§ **TASKS TO PERFORM**:
1) Answer these questions using the forum post on leaded gasoline below.
(a) What compound did Karen E Wetterhahn spill, and how much of it?
(b) On what date was the TEL discovery made?
(c) Which company first marketed TML, and in what year?
2) Quote the forum post on leaded gasoline below word for word, starting at "Many of the" and ending at "not been discussed.".
3) Extend the forum post on leaded gasoline below, picking up after its final sentence.

--- TEXT BLOCK Enclosed Below ---

Many of the above ( selection of healthy workers, daily monitoring,
rubber gloves, gas masks, and not wearing working clothes away from
the plant ) were already in place at the Baywater plant in the early
1920s before the poisoning.  

Now, just in case you believe the above is an over-reaction, consider
the recent tragic case where an eminent researcher ( Karen E Wetterhahn )
spilt "one to a few drops" of dimethylmercury. The compound permeated
her latex gloves and was absorbed into her blood and she died. Details
can be found in C&EN 12 May 1997 p7,and C&EN 16 June 1997 p11,12.
Compounds like TEL,TML, and DMM are highly toxic, and the only reason    
  
>Of course, the additives for unleaded gasoline have not been discussed. 
>Safety issues involved in the production of these alternative additives
>as well as the pollution hazards of compounds they create when burned in
>an engine have been thoroughly underevaluated.

Well, if you had bothered reading some of the Gasoline FAQ, and
the references cited therein, you would know that the pollution 
hazards of the compounds when burnt were extensively investigated
in the Auto/Oil programme, with the notable exception being the
potential for global carbonyl pollution - which is difficult and
expensive. 

The problems lie more with the pollution problems due to the 
different water solubility of the oxygenates and the inhalation 
hazards of the oxygenates in the fuel during refuelling, rather
than combustion properties. The major issue is whether they are
actually effective in reducing pollution.
 
>A person far more cynical than I would note that the patents on leaded
>gasoline had run out, as well as on the various lead-related gasoline
>additives, by the time the phase out of tetra ethyl lead was in full
>swing.  

What patents?. The TEL discovery was made on 9 Dec 1921, marketed on
1 February 1923, and TML was first marketed in 1960 by Standard Oil
Company of California. Give us the patent numbers, as a cynical
person like myself might assume you have no evidence.

>Might it have been an interested chemical company or two that
>wanted their new additives to have a protected and preferred place in
>the market who were the driving force behind the adoption of the
>unleaded gasoline laws?

Come on, the battle to retain lead in the early 1970s is well 
documented. Associated Octel and Ethyl were unable to discover
a viable lead-tolerant exhaust catalyst, and there were no obvious
alternative octane enhancers that were viable, hence the octane
rating of the fuel dropped dramatically. For your claim to be
valid, there had to be an alternative available - there wasn't.

--- End of Enclosed TEXT BLOCK ---
--- DATA SHOWN Enclosed Below ---

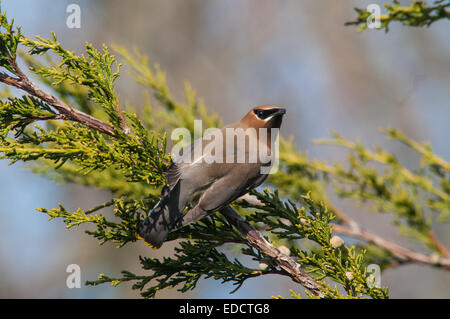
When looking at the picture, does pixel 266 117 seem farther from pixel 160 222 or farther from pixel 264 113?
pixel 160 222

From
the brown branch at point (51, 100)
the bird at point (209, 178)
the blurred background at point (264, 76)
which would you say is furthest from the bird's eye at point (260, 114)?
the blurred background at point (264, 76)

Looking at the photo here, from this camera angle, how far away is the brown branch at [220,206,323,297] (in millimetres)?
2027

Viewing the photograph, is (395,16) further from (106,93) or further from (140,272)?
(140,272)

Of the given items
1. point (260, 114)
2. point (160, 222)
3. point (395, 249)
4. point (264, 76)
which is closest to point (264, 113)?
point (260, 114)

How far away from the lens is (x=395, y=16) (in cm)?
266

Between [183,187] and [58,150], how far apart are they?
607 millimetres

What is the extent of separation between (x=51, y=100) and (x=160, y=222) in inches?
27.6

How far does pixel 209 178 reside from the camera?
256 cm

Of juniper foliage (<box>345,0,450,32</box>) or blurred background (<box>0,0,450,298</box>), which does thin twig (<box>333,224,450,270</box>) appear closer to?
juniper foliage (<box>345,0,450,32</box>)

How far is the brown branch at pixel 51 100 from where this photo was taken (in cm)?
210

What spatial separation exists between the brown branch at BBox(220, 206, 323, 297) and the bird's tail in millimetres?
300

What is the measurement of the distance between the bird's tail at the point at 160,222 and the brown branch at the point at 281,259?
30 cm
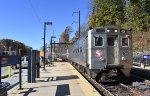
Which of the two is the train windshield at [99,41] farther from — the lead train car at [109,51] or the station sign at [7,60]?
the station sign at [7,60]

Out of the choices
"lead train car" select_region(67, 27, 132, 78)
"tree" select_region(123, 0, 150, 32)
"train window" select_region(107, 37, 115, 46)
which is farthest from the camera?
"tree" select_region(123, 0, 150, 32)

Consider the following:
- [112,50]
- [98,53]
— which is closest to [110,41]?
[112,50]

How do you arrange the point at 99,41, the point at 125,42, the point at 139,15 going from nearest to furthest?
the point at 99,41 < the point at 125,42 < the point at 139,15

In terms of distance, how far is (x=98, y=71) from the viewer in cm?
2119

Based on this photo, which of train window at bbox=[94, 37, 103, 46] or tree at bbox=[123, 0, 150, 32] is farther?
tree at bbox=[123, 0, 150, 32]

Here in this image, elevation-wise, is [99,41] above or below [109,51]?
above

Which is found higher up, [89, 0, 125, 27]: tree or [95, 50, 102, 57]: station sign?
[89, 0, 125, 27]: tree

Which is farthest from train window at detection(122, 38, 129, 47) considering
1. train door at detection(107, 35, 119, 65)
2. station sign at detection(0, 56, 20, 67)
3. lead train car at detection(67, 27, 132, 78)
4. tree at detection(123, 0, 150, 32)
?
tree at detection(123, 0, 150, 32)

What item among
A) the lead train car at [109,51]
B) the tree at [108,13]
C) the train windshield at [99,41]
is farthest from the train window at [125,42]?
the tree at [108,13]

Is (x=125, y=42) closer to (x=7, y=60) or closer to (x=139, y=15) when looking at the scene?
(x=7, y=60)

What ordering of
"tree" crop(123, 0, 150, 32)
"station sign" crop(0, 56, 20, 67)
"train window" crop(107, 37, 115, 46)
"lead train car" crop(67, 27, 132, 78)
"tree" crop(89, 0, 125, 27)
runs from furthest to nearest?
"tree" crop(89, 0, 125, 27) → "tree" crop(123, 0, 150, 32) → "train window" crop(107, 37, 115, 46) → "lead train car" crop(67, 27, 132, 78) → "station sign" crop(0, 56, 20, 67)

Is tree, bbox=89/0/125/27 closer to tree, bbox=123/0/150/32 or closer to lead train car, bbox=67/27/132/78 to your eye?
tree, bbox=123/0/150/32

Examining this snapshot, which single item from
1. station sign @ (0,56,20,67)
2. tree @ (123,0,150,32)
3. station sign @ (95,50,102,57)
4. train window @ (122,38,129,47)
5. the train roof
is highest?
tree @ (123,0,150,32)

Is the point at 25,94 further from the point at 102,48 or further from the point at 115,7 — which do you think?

--- End of Enclosed DATA SHOWN ---

§ **OUTPUTS FOR THE TASKS**:
1)
(a) Dimethylmercury, "one to a few drops."
(b) 9 Dec 1921.
(c) Standard Oil Company of California, in 1960.

2)
Many of the above ( selection of healthy workers, daily monitoring,
rubber gloves, gas masks, and not wearing working clothes away from
the plant ) were already in place at the Baywater plant in the early
1920s before the poisoning.  

Now, just in case you believe the above is an over-reaction, consider
the recent tragic case where an eminent researcher ( Karen E Wetterhahn )
spilt "one to a few drops" of dimethylmercury. The compound permeated
her latex gloves and was absorbed into her blood and she died. Details
can be found in C&EN 12 May 1997 p7,and C&EN 16 June 1997 p11,12.
Compounds like TEL,TML, and DMM are highly toxic, and the only reason    
  
>Of course, the additives for unleaded gasoline have not been discussed.

3)
       Bruce Hamilton

From: B.Hamilton@irl.cri.nz (Bruce Hamilton)
Newsgroups: sci.geo.petroleum,sci.chem
Subject: Re: Ethyl - product details
Date: Fri, 15 Aug 1997 20:08:43 GMT

Jim Davidson <davidson@net1.net> wrote:

>Bruce Hamilton wrote:
>> Jim Davidson wrote:-
>>>  When tetra ethyl led is burned in an engine, it forms lead
>>> oxide, which is not especially desirable but is also not
>>> especially toxic.

Note this claim is discussing "tetra ethyl lead ", not formulated
lead additive ( with scavengers ) - such as " Ethyl fluid ".

>> No. What is formed is a range of lead compounds and metallic lead
>> - depending on the combustion conditions. These compounds will
>> deposit in the combustion chamber, exhaust manifold, and exhaust
>> system and the engine soon ceases to function. As the FAQ notes,
>> right up until the 1950s it was common to find balls of metallic
>> lead rolling around inside the muffler because the scavenger
>> formulation was not optimum.

>One of those compounds is lead oxide.

Yes it is, and it is also non-volatile, and thus deposits in the
engine, manifold, and exhaust as above. That's the reason why TEL
was formulated with scavengers when added to gasoline. As far as
I'm aware, the investigation of scavengers immediately followed the
discovery of the anti-knock properties of TEL and by 1928 fuels
contained both ethylene dibromide and ethylene dichloride, thus
there was only a four year period when TEL could have been
marketed without scavengers.  Your reference has yet to
be supplied that indicates lead oxide deposits in significant
quantities on the seat from leaded gasolines. One reference I have
states that lead halides deposit on the seat and oxides on the valve.
( " Exhaust Valve Recession with low-lead gasolines " Automotive
Engineering v.95 n.11 p.72-76 (1987).

>"Soon" seems to be an ill-defined term.  I know of internal combustion
>engines that have operated for 40 years on leaded gasoline.

Strange, please cite your sources, as there was a maximum period
of four years when tetra ethyl lead ( the subject of your claim )
was used without scavengers. I suspect that you have now changed
your claim to "leaded gasoline" - which includes scavengers, and
thus supports my claim.

>> You are claiming that there were no further alkyl lead fatalities
>> or poisoning during that period, please provide the reference, as
>> I've got publications that clearly show otherwise.

>No, I made no such claim.
>Your documentation clearly shows, as you indicate, that with proper
>precautions, vast quantities of TEL were produced without harm to
>large numbers of workers.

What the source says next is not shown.